Building on ARO's answer, you will still need the redis_pool setup:
remote_sidekiq.rb
class RemoteSidekiq
class_attribute :redis_pool
end
config/initializers/remote_sidekiq.rb
url = ENV.fetch("REDISCLOUD_URL")
namespace = 'primary'
redis = Redis::Namespace.new(namespace, redis: Redis.new(url: url))

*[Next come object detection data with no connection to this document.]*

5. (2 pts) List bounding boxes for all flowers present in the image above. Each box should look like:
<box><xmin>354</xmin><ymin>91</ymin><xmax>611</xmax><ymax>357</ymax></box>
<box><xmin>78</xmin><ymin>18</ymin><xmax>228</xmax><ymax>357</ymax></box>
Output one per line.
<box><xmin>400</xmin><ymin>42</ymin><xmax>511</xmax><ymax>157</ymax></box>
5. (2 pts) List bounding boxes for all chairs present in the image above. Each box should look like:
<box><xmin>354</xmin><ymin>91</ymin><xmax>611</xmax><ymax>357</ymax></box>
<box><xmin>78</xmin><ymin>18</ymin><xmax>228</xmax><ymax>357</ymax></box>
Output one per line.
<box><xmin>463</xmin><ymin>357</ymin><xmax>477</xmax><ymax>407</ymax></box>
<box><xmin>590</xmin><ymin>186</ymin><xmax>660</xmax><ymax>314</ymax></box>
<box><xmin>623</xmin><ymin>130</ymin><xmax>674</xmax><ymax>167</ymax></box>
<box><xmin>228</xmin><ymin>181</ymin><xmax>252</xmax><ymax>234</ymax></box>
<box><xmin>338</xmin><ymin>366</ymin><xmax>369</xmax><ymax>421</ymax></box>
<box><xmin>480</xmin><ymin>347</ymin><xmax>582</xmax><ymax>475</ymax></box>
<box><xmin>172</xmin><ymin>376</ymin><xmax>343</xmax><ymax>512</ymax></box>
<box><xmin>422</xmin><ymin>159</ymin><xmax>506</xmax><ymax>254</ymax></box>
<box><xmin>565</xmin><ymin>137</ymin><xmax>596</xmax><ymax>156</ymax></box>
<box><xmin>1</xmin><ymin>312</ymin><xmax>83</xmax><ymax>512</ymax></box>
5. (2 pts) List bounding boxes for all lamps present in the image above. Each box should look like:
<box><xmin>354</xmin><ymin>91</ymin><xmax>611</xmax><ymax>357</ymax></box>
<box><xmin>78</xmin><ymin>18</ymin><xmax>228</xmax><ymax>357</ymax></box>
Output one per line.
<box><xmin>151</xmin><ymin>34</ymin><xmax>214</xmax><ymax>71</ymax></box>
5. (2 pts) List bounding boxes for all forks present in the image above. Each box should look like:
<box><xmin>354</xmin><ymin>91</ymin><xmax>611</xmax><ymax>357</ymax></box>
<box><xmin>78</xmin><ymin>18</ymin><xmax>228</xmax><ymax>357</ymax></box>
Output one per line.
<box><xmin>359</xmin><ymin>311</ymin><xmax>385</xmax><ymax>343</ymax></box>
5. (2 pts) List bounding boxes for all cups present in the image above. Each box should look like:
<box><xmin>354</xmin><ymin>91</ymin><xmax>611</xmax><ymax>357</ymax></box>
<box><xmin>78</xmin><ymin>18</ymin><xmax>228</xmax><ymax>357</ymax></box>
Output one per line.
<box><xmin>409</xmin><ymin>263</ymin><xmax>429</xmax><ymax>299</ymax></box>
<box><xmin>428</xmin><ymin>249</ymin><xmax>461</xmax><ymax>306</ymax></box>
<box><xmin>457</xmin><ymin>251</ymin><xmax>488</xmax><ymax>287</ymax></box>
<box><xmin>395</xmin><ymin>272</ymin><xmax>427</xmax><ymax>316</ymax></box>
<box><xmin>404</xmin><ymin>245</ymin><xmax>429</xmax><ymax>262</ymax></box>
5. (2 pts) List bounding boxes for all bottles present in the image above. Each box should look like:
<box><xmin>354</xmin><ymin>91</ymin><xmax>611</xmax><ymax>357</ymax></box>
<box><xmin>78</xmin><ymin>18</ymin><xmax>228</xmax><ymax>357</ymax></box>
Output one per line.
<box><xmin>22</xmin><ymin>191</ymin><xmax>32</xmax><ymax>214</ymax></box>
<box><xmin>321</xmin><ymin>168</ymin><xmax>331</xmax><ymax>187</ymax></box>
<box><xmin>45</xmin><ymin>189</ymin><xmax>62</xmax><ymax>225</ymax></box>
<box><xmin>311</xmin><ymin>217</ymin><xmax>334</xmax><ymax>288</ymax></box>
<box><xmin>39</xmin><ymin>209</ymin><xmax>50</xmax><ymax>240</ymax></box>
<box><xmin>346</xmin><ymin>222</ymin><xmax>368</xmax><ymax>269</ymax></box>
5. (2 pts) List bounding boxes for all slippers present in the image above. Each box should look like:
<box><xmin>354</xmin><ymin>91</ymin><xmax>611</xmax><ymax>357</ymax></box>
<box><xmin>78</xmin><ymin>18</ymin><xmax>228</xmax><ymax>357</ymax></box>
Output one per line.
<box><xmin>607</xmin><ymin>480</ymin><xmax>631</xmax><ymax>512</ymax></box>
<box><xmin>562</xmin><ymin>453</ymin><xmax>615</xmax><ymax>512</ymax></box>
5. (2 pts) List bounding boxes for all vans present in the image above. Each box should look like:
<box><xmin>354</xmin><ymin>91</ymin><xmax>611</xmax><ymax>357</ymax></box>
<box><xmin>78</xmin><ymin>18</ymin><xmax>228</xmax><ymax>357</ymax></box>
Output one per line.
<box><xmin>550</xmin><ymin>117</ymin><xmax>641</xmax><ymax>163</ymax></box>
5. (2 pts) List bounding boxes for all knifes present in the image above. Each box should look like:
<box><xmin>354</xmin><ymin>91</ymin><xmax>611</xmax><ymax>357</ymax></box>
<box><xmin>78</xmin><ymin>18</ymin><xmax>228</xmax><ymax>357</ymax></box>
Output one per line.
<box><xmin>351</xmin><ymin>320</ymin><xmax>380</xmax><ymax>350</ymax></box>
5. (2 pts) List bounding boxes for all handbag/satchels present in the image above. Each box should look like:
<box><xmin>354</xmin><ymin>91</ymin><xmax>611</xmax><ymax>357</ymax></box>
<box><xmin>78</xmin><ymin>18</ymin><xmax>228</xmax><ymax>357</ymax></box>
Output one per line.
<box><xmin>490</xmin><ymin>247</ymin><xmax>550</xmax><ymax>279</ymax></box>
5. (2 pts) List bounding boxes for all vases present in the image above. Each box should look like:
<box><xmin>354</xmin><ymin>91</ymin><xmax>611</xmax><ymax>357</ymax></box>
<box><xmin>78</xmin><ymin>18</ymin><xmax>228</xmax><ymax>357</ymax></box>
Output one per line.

RemoteSidekiq.redis_pool = ConnectionPool.new(size: ENV['MAX_THREADS'] || 6) { redis }
Now instead of the worker we'll create an ActiveJob Adapter to queue the request:
lib/active_job/queue_adapters/remote_sidekiq_adapter.rb
require 'sidekiq'
module ActiveJob
module QueueAdapters
class RemoteSidekiqAdapter
def enqueue(job)
#Sidekiq::Client does not support symbols as keys
job.provider_job_id = client.push \
"class" => ActiveJob::QueueAdapters::SidekiqAdapter::JobWrapper,
"wrapped" => job.class.to_s,
"queue" => job.queue_name,
"args" => [ job.serialize ]
end
def enqueue_at(job, timestamp)
job.provider_job_id = client.push \
"class" => ActiveJob::QueueAdapters::SidekiqAdapter::JobWrapper,
"wrapped" => job.class.to_s,
"queue" => job.queue_name,
"args" => [ job.serialize ],
"at" => timestamp
end
def client
#client ||= ::Sidekiq::Client.new(RemoteSidekiq.redis_pool)
end
end
end
end
I can use the adapter to queue the events now:
require 'active_job/queue_adapters/remote_sidekiq_adapter'
class RemoteJob < ActiveJob::Base
self.queue_adapter = :remote_sidekiq
queue_as :default
def perform(_event_name, _data)
fail "
This job should not run here; intended to hook into
ActiveJob and run in another system
"
end
end
I can now queue the job using the normal ActiveJob api. Whatever app reads this out of the queue will need to have a matching RemoteJob available to perform the action.